Exercise goal:
Scan the records below for the word "Zealand". Copy each line where it appears.

Supplied entries:
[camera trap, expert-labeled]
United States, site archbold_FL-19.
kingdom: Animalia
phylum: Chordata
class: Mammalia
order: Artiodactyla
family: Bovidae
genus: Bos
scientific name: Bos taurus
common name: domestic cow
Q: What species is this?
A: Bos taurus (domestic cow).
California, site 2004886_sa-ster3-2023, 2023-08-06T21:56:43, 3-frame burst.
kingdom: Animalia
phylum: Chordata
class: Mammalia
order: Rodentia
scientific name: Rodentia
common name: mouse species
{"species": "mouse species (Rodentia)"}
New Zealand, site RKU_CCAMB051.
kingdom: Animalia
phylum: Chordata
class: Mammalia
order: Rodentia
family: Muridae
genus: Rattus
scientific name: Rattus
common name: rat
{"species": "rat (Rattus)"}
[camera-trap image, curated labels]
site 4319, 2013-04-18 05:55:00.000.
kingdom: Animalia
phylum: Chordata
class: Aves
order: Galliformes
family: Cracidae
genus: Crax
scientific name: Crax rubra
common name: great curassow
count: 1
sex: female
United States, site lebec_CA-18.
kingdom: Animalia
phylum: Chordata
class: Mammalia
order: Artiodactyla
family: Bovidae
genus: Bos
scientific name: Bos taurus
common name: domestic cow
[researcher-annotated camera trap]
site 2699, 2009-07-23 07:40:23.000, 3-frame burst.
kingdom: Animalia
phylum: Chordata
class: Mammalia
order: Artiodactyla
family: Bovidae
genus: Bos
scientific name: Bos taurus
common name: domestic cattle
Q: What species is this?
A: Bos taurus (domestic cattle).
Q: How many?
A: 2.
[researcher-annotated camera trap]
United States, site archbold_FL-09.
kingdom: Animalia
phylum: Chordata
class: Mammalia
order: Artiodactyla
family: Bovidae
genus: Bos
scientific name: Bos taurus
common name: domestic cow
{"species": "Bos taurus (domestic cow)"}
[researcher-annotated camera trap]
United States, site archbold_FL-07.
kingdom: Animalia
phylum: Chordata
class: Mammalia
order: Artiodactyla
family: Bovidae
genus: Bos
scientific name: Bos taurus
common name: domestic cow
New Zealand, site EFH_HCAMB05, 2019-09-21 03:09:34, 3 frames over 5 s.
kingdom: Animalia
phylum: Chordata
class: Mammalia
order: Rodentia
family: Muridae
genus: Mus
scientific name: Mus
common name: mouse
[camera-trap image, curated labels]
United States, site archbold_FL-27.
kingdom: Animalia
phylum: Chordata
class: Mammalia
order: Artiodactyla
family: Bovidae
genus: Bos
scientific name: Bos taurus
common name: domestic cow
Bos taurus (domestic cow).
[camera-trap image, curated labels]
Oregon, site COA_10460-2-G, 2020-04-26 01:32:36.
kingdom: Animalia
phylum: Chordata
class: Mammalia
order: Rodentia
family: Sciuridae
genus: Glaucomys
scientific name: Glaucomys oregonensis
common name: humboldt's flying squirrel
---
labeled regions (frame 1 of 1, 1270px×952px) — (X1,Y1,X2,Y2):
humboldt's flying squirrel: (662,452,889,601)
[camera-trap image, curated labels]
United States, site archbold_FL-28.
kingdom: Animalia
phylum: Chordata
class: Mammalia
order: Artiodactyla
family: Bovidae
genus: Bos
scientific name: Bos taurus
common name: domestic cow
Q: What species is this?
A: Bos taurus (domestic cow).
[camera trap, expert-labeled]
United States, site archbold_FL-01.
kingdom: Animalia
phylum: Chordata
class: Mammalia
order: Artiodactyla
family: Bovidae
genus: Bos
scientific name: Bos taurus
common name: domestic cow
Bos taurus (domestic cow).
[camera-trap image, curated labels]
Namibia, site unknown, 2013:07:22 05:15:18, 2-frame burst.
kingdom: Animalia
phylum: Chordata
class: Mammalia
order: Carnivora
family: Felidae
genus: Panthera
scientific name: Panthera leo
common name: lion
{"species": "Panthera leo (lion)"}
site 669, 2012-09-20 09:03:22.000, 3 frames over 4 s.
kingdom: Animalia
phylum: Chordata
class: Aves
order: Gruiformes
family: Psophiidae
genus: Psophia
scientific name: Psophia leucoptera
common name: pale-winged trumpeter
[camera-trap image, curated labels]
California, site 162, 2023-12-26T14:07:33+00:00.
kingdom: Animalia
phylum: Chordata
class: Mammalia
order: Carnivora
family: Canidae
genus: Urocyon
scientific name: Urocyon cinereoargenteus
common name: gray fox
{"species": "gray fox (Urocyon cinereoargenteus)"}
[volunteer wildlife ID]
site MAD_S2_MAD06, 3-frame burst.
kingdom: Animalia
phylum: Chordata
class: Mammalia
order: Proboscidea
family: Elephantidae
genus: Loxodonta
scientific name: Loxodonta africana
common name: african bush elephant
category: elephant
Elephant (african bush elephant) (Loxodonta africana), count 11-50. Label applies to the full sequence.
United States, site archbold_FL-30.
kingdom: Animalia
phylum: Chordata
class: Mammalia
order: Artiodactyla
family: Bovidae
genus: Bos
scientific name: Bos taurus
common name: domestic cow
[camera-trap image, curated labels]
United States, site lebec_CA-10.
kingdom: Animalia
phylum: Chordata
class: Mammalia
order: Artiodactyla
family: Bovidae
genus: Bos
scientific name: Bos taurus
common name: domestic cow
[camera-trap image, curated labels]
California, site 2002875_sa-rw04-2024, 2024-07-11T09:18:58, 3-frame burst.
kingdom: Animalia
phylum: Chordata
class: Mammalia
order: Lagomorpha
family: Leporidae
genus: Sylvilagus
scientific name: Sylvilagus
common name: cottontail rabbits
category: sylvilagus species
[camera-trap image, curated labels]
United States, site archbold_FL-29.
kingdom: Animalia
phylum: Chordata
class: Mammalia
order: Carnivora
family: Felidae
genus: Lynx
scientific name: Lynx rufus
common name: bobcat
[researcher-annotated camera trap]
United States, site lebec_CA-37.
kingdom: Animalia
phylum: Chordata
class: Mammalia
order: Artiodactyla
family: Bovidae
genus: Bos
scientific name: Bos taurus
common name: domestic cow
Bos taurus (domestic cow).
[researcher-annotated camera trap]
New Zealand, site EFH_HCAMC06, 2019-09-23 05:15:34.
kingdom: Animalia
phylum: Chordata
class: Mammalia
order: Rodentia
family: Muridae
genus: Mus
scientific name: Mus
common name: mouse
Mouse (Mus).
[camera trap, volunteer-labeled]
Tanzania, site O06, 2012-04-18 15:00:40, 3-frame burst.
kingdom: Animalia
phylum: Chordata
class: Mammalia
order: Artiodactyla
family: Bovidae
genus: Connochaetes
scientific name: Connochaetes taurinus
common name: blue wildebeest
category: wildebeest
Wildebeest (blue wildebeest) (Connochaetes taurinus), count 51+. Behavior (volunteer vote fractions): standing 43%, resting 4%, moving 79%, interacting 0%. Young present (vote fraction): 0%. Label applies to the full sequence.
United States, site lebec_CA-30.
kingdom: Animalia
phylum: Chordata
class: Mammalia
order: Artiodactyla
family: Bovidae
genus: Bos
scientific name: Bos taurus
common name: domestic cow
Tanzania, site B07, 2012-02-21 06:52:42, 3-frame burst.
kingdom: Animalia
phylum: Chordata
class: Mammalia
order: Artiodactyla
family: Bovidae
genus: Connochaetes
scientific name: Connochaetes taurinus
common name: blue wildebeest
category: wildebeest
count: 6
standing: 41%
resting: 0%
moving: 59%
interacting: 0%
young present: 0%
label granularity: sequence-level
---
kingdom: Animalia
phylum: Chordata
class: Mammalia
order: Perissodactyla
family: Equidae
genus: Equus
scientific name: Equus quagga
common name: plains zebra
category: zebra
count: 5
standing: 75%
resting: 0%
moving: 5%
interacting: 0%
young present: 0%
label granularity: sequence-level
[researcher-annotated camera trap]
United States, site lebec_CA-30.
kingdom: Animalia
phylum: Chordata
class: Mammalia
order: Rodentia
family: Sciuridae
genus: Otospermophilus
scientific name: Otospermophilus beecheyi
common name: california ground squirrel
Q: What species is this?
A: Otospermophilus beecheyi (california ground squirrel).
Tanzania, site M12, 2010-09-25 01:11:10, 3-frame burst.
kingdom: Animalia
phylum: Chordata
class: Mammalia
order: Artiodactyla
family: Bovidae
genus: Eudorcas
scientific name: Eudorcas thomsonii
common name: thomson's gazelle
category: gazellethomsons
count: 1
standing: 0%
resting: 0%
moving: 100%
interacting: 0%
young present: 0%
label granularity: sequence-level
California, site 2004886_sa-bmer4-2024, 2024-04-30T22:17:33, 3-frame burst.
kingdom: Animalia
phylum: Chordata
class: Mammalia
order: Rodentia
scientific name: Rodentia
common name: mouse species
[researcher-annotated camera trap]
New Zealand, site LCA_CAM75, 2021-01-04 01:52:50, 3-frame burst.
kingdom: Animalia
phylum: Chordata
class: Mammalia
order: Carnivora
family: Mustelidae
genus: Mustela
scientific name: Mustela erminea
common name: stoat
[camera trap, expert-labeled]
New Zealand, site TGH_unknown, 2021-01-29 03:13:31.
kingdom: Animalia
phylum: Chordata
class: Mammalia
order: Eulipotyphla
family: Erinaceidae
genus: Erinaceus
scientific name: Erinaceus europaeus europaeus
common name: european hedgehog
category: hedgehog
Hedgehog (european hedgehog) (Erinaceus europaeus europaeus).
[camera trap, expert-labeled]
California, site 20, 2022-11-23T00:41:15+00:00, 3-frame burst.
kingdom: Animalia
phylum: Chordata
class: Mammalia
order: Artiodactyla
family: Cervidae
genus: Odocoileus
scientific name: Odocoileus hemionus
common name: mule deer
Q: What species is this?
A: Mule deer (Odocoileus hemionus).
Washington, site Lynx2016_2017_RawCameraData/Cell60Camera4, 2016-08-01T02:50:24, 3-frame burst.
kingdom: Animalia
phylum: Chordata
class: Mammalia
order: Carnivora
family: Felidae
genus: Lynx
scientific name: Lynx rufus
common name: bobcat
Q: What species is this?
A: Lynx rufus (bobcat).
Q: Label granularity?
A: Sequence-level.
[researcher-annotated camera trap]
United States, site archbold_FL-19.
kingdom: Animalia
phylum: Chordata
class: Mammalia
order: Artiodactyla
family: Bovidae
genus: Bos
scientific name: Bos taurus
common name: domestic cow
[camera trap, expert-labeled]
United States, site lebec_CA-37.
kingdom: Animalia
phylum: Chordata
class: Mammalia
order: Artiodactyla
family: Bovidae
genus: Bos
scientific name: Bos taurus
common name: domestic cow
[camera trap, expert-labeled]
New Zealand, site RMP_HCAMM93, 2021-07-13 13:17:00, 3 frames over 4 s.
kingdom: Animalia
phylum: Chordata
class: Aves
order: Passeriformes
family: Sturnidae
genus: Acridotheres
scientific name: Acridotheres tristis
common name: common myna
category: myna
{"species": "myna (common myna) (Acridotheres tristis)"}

Your solution:
New Zealand, site RKU_CCAMB051.
New Zealand, site EFH_HCAMB05, 2019-09-21 03:09:34, 3 frames over 5 s.
New Zealand, site EFH_HCAMC06, 2019-09-23 05:15:34.
New Zealand, site LCA_CAM75, 2021-01-04 01:52:50, 3-frame burst.
New Zealand, site TGH_unknown, 2021-01-29 03:13:31.
New Zealand, site RMP_HCAMM93, 2021-07-13 13:17:00, 3 frames over 4 s.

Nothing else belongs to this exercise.